Sandro Pitigliani Medical Oncology Department, Hospital of Prato, Prato, Italy.
Oncotarget. 2021 Apr 27;12(9):936-947. doi: 10.18632/oncotarget.27948.
Breast cancer is the most common tumour in women and the first cause of death for cancer in the female population. Preserving the quality of life has therefore become an important objective in the management of the disease. The benefits of adjuvant chemotherapy in patients with HR+ HER2- early breast cancer should always be balanced against its potential short and long-term adverse effects, and identifying the appropriate patients for whom chemotherapy can offer the highest clinical benefit is critical. Besides clinical and pathological factors, today four multigene tests able to guide the choice of the adjuvant therapy early breast cancer are available in Italy: Oncotype DX, EndoPredict, MammaPrint e Prosigna. This review evaluates the main characteristics of these diagnostic tests, the studies on clinical utility, their economic impact and their inclusion in international and national guidelines. The Oncotype DX Breast Recurrence Score test is the only multigene test validated, with level IA evidence, to guide the adjuvant therapy decisions: hormone therapy alone for most patients with RS results 0-25, and chemotherapy for patients with RS results 26-100. Clinical data demonstrate that the Oncotype DX test is able to significantly impact therapeutic decisions, reducing chemotherapy use up to 49% and supporting the use of chemotherapy (up to 12%) in potentially under-treated patients. Based on the level of clinical evidence and established clinical utility, several multigene tests have been included in the main international guidelines, with recommendations ranging from "strong" to "moderate".
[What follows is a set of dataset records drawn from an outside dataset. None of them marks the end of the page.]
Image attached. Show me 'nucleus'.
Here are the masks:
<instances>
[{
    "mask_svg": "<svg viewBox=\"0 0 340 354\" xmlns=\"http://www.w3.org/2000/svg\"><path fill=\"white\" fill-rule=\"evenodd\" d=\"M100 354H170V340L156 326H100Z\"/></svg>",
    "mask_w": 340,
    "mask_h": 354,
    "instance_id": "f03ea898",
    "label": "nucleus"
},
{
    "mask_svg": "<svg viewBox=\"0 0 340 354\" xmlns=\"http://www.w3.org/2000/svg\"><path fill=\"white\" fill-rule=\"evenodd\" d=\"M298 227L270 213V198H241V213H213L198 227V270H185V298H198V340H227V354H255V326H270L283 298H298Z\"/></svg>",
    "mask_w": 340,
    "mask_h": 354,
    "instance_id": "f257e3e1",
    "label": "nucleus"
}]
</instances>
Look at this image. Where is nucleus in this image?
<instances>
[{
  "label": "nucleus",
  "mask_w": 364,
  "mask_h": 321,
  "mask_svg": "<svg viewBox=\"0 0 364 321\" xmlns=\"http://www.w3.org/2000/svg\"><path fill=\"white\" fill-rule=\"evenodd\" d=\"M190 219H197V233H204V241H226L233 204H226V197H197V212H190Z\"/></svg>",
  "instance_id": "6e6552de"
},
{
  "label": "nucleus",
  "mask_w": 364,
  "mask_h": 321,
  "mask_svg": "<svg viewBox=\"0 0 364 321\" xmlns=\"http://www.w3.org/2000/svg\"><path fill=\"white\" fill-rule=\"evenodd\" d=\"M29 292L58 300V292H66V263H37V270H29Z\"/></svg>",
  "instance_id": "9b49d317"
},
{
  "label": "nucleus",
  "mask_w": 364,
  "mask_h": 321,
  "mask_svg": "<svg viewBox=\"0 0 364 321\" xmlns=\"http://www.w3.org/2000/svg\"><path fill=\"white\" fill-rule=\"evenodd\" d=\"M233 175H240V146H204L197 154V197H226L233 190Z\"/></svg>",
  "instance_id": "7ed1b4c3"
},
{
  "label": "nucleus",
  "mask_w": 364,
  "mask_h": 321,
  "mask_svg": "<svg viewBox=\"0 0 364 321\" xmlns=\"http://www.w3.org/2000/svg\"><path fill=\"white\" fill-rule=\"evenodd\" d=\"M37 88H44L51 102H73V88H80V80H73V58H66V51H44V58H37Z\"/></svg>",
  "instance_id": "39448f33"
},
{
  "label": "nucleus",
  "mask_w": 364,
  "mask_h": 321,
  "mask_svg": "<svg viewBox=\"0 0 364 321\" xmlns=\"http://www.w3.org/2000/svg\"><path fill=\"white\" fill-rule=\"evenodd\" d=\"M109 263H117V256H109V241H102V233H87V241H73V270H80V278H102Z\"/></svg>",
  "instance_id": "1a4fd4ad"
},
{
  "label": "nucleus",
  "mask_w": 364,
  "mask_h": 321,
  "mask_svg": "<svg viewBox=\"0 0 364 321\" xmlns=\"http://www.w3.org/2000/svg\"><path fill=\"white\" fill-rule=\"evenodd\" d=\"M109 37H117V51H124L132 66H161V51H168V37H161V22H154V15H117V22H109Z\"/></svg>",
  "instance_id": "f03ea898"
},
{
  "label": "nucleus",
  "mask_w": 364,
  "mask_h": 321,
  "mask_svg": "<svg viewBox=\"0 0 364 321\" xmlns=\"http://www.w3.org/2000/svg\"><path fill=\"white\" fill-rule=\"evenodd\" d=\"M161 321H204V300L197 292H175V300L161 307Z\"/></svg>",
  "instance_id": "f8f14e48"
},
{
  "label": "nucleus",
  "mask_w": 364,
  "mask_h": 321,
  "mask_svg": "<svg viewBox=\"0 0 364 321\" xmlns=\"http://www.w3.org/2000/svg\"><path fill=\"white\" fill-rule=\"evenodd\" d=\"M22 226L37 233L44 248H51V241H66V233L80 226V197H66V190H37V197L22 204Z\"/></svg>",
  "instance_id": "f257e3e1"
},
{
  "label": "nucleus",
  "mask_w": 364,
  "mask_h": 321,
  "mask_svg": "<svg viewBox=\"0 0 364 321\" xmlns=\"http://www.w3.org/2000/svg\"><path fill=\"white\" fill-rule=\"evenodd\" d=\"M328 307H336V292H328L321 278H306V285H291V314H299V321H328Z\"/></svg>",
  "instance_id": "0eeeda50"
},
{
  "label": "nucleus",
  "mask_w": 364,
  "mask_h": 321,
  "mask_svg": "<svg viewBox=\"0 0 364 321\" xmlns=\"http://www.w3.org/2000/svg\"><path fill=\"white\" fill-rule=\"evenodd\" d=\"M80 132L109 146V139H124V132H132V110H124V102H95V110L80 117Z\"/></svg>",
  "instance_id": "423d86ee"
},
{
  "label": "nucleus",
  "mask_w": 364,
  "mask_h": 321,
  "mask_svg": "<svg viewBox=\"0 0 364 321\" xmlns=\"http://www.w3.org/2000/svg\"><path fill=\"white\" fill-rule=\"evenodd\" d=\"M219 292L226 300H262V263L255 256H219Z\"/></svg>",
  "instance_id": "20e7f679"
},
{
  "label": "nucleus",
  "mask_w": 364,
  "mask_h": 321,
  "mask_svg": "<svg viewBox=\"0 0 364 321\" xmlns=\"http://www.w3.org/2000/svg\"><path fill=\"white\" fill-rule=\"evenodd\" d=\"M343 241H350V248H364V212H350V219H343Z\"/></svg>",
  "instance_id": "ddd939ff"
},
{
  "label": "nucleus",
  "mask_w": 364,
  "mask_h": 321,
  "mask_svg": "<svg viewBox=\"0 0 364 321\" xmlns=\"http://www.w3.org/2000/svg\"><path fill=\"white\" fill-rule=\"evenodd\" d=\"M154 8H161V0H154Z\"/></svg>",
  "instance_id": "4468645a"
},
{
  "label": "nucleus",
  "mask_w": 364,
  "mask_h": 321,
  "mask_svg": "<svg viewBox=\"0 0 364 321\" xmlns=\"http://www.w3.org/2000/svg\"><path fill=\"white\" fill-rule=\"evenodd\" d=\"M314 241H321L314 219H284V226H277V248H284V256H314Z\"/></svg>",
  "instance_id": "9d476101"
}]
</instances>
乳腺癌是女性中最常见的肿瘤,也是女性癌症死亡的首要原因。因此,维持生活质量已成为该疾病治疗中的一个重要目标。HR+ HER2-早期乳腺癌患者辅助化疗的益处应始终与其潜在的短期和长期不良反应相权衡,确定化疗能提供最大临床获益的合适患者至关重要。除了临床和病理因素外,目前在意大利有四种能够指导早期乳腺癌辅助治疗选择的多基因检测方法:Oncotype DX、EndoPredict、MammaPrint和Prosigna。本综述评估了这些诊断检测的主要特征、临床效用研究、它们的经济影响以及它们在国际和国内指南中的纳入情况。Oncotype DX乳腺癌复发评分检测是唯一一项经IA级证据验证可指导辅助治疗决策的多基因检测:复发评分(RS)结果为0-25的大多数患者仅接受激素治疗,RS结果为26-100的患者接受化疗。临床数据表明,Oncotype DX检测能够显著影响治疗决策,将化疗使用率降低多达49%,并支持在可能治疗不足的患者中使用化疗(高达12%)。基于临床证据水平和已确立的临床效用,几种多基因检测已被纳入主要国际指南,推荐等级从“强烈”到“中等”不等。